On Thu, 29 Apr 2021, Riccardo (Jack) Lucchetti wrote:
Folks,
from time to time I need to check if a certain object belongs or not to a set
of integers. For example, suppose you have a panel and you want to select
only certain units, whose id you list in a vector.
This can of course be generalised, so I wrote a little hansl function (I
called it any() because of my lack of imagination: alternative proposals are
very welcome):
<hansl>
set verbose off
set seed 999
function numeric any(numeric X, const matrix A)
# checks if X belongs to the set A
if typeof(X) == 1
# scalar
scalar ret = max(A .= X)
elif typeof(X) == 2
# series
series valid = ok(X)
series ret = NA
smpl valid --dummy
matrix tmp = { X } .= vec(A)'
ret = sumr(tmp) .> 0
smpl full
elif typeof(X) == 3
# matrix
scalar r = rows(X)
scalar c = cols(X)
matrix ret = maxr(vec(X) .= vec(A)')
ret = mshape(ret, r, c)
endif
return ret
end function
###
### usage example
###
nulldata 20
# scalar
foo = {1, 3, 11}
loop i = 1 .. 6
eval any(i, foo)
endloop
# matrix
matrix Z = mrandgen(i, 1, 6, 6, 3)
print Z
eval any(Z, foo)
# series
series x = randgen(i, 1, 6)
x[5] = NA
series y = any(x, foo)
print x y --byobs
</hansl>
If this is useful, we could either (a) add this to the extra package or (b)
make this a native libgretl function.
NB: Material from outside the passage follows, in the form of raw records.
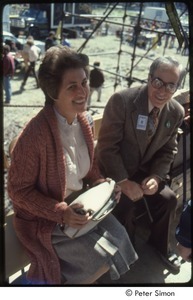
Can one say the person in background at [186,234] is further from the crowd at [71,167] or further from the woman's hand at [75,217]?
the woman's hand at [75,217]

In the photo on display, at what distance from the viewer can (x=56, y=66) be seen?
1.35 meters

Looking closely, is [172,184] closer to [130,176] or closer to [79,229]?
[130,176]

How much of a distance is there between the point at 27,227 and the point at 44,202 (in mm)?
161

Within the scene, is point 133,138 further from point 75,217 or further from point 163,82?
point 75,217

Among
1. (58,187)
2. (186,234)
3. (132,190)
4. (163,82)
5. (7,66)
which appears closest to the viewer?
(186,234)

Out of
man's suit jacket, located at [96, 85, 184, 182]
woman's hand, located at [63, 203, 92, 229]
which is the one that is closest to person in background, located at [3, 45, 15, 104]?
man's suit jacket, located at [96, 85, 184, 182]

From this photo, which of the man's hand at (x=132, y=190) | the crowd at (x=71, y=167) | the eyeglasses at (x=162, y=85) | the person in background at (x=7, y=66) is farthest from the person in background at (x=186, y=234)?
the person in background at (x=7, y=66)

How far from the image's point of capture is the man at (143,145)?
5.83ft

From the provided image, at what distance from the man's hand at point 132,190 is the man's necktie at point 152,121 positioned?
286 mm

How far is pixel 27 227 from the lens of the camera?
1.44 m

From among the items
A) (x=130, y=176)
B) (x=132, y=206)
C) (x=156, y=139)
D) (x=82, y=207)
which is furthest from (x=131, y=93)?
(x=82, y=207)

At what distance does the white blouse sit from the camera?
58.1 inches

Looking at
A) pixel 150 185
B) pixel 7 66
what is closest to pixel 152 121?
pixel 150 185

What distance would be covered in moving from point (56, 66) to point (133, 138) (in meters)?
0.68
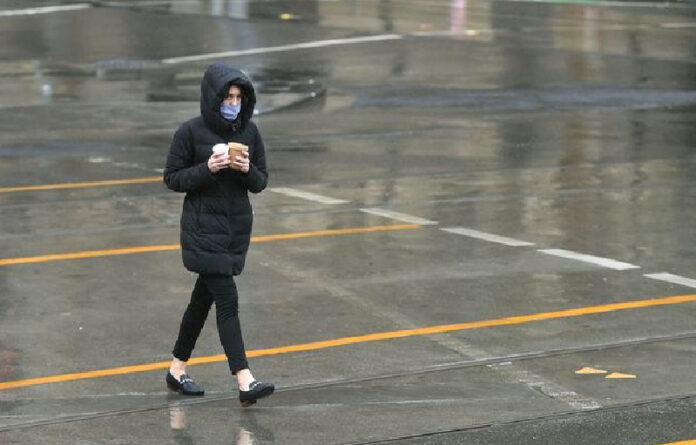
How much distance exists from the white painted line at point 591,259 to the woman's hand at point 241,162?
4526 mm

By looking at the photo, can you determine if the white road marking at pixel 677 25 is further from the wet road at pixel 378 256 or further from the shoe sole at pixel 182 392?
the shoe sole at pixel 182 392

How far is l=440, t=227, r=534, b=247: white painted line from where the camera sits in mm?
13055

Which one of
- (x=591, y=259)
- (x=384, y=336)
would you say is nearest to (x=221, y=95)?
(x=384, y=336)

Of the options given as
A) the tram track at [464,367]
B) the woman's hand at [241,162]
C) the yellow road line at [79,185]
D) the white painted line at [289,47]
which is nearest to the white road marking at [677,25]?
the white painted line at [289,47]

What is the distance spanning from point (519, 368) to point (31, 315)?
10.8ft

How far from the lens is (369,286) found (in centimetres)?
1154

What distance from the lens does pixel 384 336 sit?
33.2 ft

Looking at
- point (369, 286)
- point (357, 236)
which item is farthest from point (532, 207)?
point (369, 286)

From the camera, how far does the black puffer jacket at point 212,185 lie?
8.48 metres

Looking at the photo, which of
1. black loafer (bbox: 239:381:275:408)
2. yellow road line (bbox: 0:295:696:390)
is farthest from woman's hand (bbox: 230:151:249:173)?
yellow road line (bbox: 0:295:696:390)

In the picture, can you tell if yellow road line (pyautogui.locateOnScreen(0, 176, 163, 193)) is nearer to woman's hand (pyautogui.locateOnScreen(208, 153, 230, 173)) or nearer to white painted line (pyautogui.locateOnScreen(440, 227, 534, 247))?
white painted line (pyautogui.locateOnScreen(440, 227, 534, 247))

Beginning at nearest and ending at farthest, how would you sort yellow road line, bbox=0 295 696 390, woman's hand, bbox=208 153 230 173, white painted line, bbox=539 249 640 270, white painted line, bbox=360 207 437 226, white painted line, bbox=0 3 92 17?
1. woman's hand, bbox=208 153 230 173
2. yellow road line, bbox=0 295 696 390
3. white painted line, bbox=539 249 640 270
4. white painted line, bbox=360 207 437 226
5. white painted line, bbox=0 3 92 17

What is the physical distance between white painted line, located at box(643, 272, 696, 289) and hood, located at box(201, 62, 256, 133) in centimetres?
429

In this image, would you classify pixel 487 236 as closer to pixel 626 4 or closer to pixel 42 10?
pixel 42 10
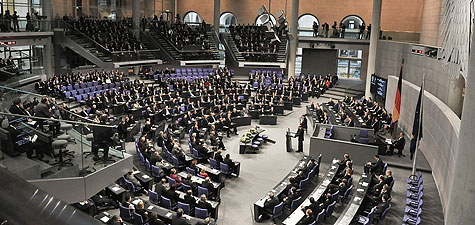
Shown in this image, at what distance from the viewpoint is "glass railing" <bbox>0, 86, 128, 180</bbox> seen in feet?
25.0

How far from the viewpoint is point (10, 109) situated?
912 centimetres

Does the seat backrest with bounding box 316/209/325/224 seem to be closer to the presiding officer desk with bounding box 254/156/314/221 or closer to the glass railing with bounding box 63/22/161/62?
the presiding officer desk with bounding box 254/156/314/221

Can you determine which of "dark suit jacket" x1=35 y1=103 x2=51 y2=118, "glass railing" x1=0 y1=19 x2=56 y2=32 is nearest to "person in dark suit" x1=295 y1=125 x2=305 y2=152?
"dark suit jacket" x1=35 y1=103 x2=51 y2=118

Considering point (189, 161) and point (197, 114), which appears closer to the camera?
point (189, 161)

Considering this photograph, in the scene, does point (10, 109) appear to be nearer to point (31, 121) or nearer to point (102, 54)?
point (31, 121)

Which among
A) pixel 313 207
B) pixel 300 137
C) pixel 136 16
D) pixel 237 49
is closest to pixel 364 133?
pixel 300 137

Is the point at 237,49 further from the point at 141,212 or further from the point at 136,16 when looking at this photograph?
the point at 141,212

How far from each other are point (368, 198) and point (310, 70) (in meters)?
29.4

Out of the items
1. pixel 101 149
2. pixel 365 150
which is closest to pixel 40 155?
pixel 101 149

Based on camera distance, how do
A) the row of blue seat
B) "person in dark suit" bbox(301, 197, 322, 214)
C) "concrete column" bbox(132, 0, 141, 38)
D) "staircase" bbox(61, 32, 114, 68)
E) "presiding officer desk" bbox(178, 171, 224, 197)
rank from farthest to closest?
"concrete column" bbox(132, 0, 141, 38)
"staircase" bbox(61, 32, 114, 68)
"presiding officer desk" bbox(178, 171, 224, 197)
the row of blue seat
"person in dark suit" bbox(301, 197, 322, 214)

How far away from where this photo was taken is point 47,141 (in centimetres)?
900

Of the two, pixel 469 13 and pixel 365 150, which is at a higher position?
pixel 469 13

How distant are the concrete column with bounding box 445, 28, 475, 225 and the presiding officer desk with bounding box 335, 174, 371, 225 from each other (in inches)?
207

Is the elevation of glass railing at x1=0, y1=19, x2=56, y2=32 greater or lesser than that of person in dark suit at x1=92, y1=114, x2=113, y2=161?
greater
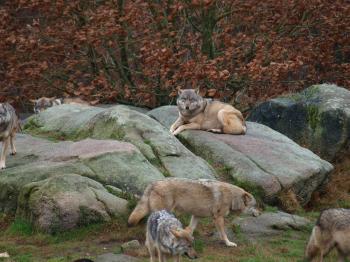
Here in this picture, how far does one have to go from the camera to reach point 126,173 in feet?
46.5

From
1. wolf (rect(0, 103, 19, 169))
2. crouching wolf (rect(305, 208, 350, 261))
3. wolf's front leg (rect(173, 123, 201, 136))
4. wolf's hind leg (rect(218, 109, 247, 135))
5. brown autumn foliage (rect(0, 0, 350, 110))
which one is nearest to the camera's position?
crouching wolf (rect(305, 208, 350, 261))

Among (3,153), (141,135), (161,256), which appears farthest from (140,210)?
(3,153)

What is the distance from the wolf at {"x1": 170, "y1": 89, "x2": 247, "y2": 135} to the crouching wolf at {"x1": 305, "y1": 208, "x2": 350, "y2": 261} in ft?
22.4

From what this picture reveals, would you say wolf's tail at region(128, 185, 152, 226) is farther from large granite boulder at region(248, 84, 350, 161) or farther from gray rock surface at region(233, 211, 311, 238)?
large granite boulder at region(248, 84, 350, 161)

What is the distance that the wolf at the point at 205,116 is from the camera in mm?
17906

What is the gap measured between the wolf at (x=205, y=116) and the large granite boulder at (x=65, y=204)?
4.92 metres

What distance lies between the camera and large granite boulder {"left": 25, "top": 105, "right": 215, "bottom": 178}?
15188 mm

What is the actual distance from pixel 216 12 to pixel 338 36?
4527 mm

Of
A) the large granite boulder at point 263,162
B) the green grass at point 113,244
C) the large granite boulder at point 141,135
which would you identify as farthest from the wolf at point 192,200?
the large granite boulder at point 263,162

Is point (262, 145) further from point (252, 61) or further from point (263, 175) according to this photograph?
point (252, 61)

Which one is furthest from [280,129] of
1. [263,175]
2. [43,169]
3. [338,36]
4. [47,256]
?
[47,256]

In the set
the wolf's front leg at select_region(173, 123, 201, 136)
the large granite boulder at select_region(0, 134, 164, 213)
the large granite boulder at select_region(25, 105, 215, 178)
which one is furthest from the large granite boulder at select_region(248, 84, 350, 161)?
the large granite boulder at select_region(0, 134, 164, 213)

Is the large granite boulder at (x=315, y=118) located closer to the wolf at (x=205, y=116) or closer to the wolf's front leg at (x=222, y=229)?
the wolf at (x=205, y=116)

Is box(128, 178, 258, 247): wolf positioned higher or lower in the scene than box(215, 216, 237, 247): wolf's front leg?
higher
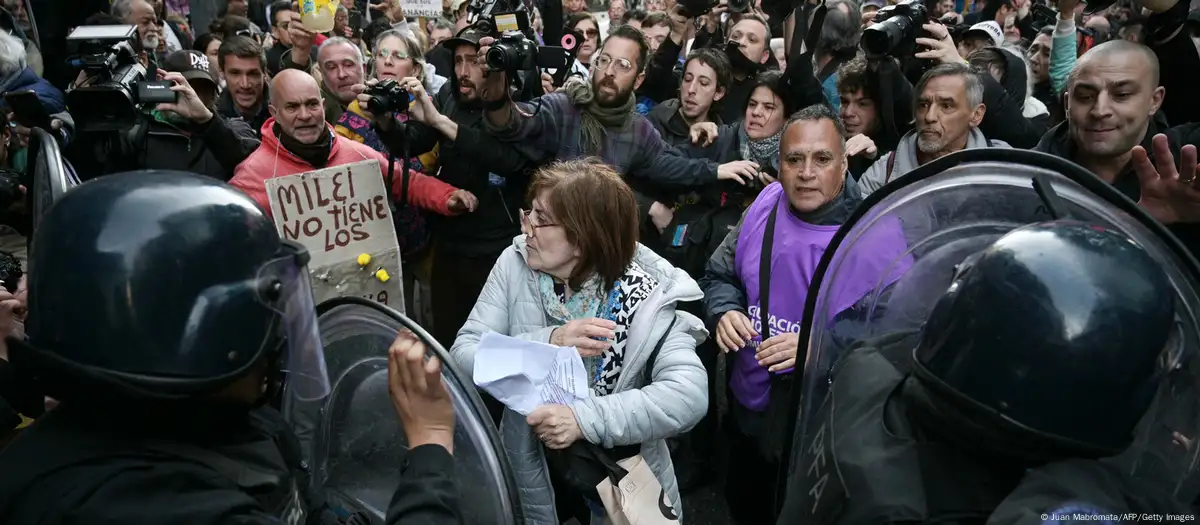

Comments?
Good idea; I think this could be useful in a number of contexts.
I'm reluctant to mess with git master when we're about to release,
but in a local branch I've tried adding a libgretl function to this
effect (diff against master attached).
Two small comments:
(1) I've named my built-in function inset() rather than any().
(2) I've switched the order of the arguments: it seems to me a
little more intuitive to call
inset(S, whatever)
where S is the "set" and "whatever" is the object to be assessed in
term of membership of the set (scalar, series or matrix).
One further point: hansl has no concept of "set" as such; the doc
for such a function would have to make clear that the "S" argument
is a matrix standing in for a set (with numeric elements only).
Ideally, therefore, S would be a vector with no repeated elements.
But my inset(), like your any(), is permissive on that point. An
arbitrary matrix will be accepted: the row/column structure is
ignored and repeated elements are tolerated but will just slow
things down.
Allin